The p-value histogram reveals whether your statistical assumptions are met.

**Understanding the shapes:**

Under the null hypothesis (no true effects), p-values are uniformly distributed - every value from 0 to 1 is equally likely. When true effects exist, those peptides get pulled toward 0, creating a spike.

**Good p-value histogram:**

```{r pval-good, fig.height = 4}
plot_pvalue_histogram(good_results)
```

- **Uniform base + spike near 0**: This is ideal. The uniform part represents true nulls, the spike represents true positives.
- The height of the spike relative to the uniform part tells you roughly what fraction of peptides have real effects.

**Problematic p-value histogram:**

```{r pval-bad, fig.height = 4}
plot_pvalue_histogram(bad_results)
```

Warning signs:
- **U-shape** (spikes at both 0 and 1): P-value inflation. Your test is anti-conservative - it's giving too many small AND too many large p-values. Often indicates violated assumptions.
- **Spike at 1 only**: Test is too conservative. May happen with very small sample sizes.
- **Completely uniform**: No signal at all. Either no true effects, or not enough power to detect them.

### Fold change distribution

```{r fc-good, fig.height = 4}
plot_fc_distribution_new(good_results)
```

**Good:** Centred near zero (log2 scale), roughly symmetric. Most peptides don't change much.
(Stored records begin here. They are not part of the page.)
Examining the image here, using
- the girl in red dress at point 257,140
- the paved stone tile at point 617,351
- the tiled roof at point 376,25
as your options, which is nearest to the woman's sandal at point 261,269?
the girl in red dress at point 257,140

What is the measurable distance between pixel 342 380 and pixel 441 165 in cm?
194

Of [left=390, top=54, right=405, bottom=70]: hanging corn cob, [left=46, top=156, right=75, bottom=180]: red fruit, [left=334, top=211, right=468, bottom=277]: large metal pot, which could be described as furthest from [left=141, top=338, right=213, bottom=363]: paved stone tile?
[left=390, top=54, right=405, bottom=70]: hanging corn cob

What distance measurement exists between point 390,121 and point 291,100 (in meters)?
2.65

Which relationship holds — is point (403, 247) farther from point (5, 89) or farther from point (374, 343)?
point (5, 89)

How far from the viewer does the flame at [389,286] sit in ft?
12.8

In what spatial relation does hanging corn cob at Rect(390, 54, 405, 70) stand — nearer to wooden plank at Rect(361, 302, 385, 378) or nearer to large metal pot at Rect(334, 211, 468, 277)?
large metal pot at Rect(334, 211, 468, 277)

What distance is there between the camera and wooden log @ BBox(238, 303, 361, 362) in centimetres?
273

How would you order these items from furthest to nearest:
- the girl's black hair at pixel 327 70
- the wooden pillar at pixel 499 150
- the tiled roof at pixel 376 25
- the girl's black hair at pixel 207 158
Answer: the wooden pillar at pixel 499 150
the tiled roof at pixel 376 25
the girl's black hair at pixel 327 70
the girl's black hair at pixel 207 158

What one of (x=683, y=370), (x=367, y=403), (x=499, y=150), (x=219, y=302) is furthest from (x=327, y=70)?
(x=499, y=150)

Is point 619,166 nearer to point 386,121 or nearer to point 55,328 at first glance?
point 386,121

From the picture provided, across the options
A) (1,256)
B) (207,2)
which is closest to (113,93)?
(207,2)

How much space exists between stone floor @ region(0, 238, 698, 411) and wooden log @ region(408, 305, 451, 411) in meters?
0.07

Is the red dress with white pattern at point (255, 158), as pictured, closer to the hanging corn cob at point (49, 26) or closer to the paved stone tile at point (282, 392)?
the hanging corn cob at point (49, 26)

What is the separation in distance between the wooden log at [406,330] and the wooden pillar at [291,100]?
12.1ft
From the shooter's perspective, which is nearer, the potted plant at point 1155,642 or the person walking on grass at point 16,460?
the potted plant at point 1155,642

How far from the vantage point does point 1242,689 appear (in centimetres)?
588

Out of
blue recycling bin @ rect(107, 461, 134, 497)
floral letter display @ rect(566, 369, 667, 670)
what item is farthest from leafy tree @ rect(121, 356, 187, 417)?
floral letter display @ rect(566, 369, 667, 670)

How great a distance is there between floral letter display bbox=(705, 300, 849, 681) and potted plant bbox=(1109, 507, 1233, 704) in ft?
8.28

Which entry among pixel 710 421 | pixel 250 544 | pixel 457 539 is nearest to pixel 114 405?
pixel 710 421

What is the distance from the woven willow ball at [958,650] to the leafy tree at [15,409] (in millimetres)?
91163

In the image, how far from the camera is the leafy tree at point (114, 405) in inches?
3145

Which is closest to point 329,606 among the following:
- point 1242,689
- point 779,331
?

```{r fc-bad, fig.height = 4}
plot_fc_distribution_new(bad_results)
```

Warning signs:
- **Systematic shift**: Distribution centred away from zero suggests a global offset (normalisation issue)
- **Bimodal**: Two peaks may indicate batch effects or distinct populations

## Individual plot functions

The `plot()` method gives you a multi-panel grid. For individual plots:

**Data-level:**
- `plot_pca_simple(data)` - PCA
- `plot_distributions_simple(data)` - Abundance distributions
- `plot_missingness_simple(data)` - Missingness patterns

**Results-level:**
- `plot_volcano_new(results)` - Volcano plot
- `plot_pvalue_histogram(results)` - P-value histogram
- `plot_fc_distribution_new(results)` - Fold change distribution

## Exporting for publication

All plots are ggplot2 objects, so you can customise and save them:

```{r export-example, eval = FALSE}
p <- plot_volcano_new(good_results) +
  labs(title = "Treatment vs Control") +
  theme_minimal(base_size = 14)

ggsave("volcano.pdf", p, width = 6, height = 5)
```

You can also modify themes, colours, and labels:

```{r customise-example, fig.height = 4}
plot_volcano_new(good_results) +
  theme_classic() +
  labs(title = "My Custom Volcano Plot")
```

## Summary: what to check

**Before analysis:**
1. PCA - do replicates cluster? Any outliers?
2. Distributions - similar across samples?
3. Missingness - random or systematic?

**After analysis:**
1. Volcano - symmetric? Hits make sense?
2. P-value histogram - uniform + spike, or something wrong?
3. Fold changes - centred at zero?

If something looks off, investigate before trusting the statistics. Plots often reveal problems that summary numbers hide.